Soziale Stellung beeinflusst Appetit

Schon das Gefühl, eine schwächere sozioökonomische Position zu haben als andere, verstärkt das Verlangen nach mehr und kalorienreicher Nahrung
Das Gefühl, zur Unterschicht zu zählen, steigert das Verlangen nach kalorienreicher Nahrung.
Das Gefühl, zur Unterschicht zu zählen, steigert das Verlangen nach kalorienreicher Nahrung.
© Meditations / pixabay.com, CC0 1.0 Universell (CC0 1.0), https://creativecommons.org/publicdomain/zero/1.0/deed.de
Singapur - Menschen der unteren Gesellschaftsschichten haben bekanntlich ein erhöhtes Risiko für Fettleibigkeit. Das liegt aber nicht allein daran, dass ihnen weniger Geld für eine gesunde Lebensweise zur Verfügung steht. Vielmehr steigert offenbar schon das Gefühl, im Vergleich zu anderen unterprivilegiert zu sein, den Appetit und verstärkt die Vorliebe für kalorienreiche Nahrung, berichten jetzt Forscher aus Singapur und Hongkong. Demnach bewirken, unabhängig vom normalen Hungergefühl, auch rein psychologische Faktoren, die mit einer niedrigen sozialen Stellung verbunden sind, eine erhöhte Nahrungsaufnahme, schreiben die Wissenschaftler im Fachjournal „Proceedings of the National Academy of Sciences (PNAS)“. Das sei eine natürliche Form der Anpassung an Situationen der Ressourcenknappheit, die auch bei in Gruppen lebenden Tieren zu beobachten ist.

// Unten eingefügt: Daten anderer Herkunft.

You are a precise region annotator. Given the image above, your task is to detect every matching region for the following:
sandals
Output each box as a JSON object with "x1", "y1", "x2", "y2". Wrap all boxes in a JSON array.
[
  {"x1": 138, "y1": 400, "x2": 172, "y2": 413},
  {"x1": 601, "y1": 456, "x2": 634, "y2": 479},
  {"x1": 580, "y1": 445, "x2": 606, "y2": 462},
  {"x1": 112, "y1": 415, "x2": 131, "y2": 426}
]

„Unsere Studien bestätigten übereinstimmend die Hypothese, dass bereits das subjektive Empfinden eines niedrigen sozioökonomischen Status den Appetit anregt“, erklären Bobby Cheon von der Nanyang Technological University in Singapur und Ying-Yi Hong von der Chinese University of Hong Kong. Eine bessere Verfügbarkeit gesunder Lebensmittel zu erschwinglichen Preisen würde daher nicht ausreichen, um das vergleichsweise hohe Risiko für Fettleibigkeit und Diabetes von Menschen mit geringem Einkommen und geringer Bildung zu senken. Untersuchungen an Vögeln, Ratten, Hamstern und Affen hätten gezeigt, dass Individuen der untersten Rangstufen häufig bestrebt sind, mehr als andere zu fressen: Denn große Fettreserven stellen für diese Tiere einen größeren Überlebensvorteil in Hungerzeiten dar als für ranghöhere Mitglieder der Gruppe. Auch beim Menschen scheint dieser Regelmechanismus der Nahrungsaufnahme noch wirksam zu sein, vermuten die Autoren.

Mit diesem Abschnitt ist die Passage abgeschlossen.